**DATA FOR PROCESSING**
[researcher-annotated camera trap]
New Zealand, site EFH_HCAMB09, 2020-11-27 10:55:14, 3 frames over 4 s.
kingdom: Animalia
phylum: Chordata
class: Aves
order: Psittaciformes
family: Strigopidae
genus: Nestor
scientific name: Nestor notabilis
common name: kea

...

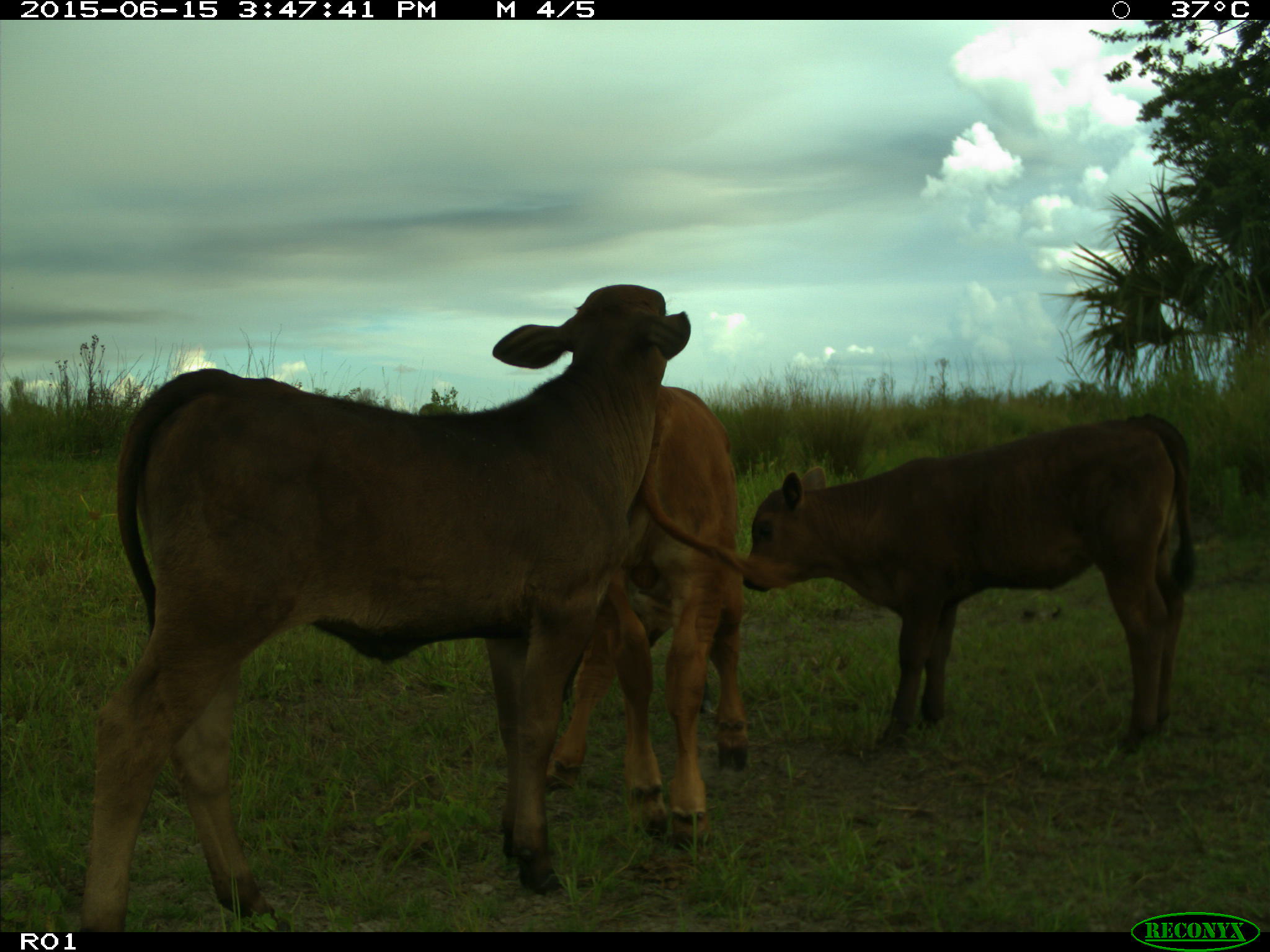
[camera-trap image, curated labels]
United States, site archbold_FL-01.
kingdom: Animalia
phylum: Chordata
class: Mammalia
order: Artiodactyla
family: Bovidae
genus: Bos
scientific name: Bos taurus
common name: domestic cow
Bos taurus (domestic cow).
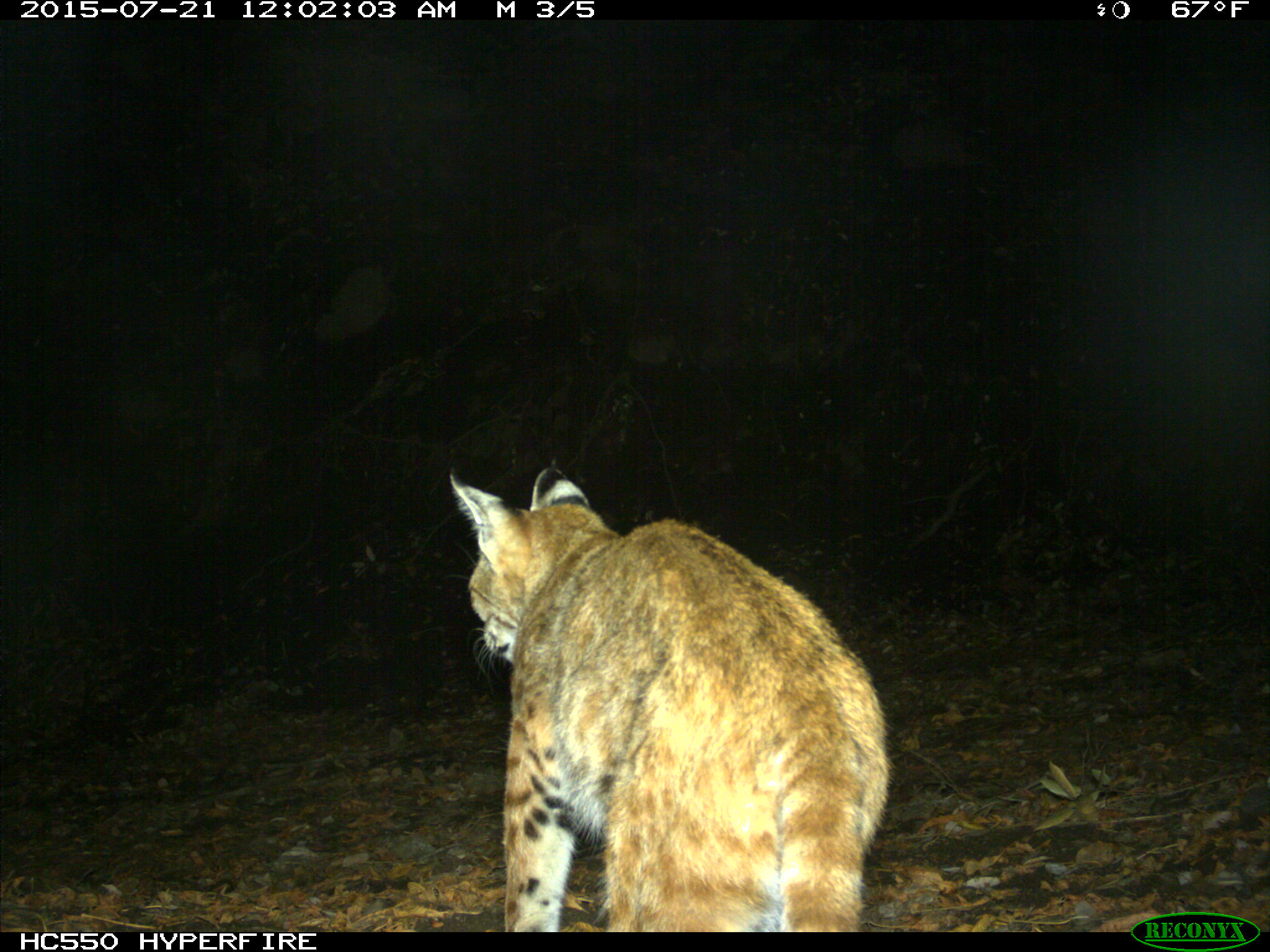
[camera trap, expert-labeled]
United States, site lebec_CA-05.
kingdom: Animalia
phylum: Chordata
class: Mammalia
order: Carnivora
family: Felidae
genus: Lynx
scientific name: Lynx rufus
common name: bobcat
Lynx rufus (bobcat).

**WHAT TO PRODUCE**
Show me every line of the entries above that holds "camera".

**SOLVED PROBLEM**
[researcher-annotated camera trap]
[camera-trap image, curated labels]
[camera trap, expert-labeled]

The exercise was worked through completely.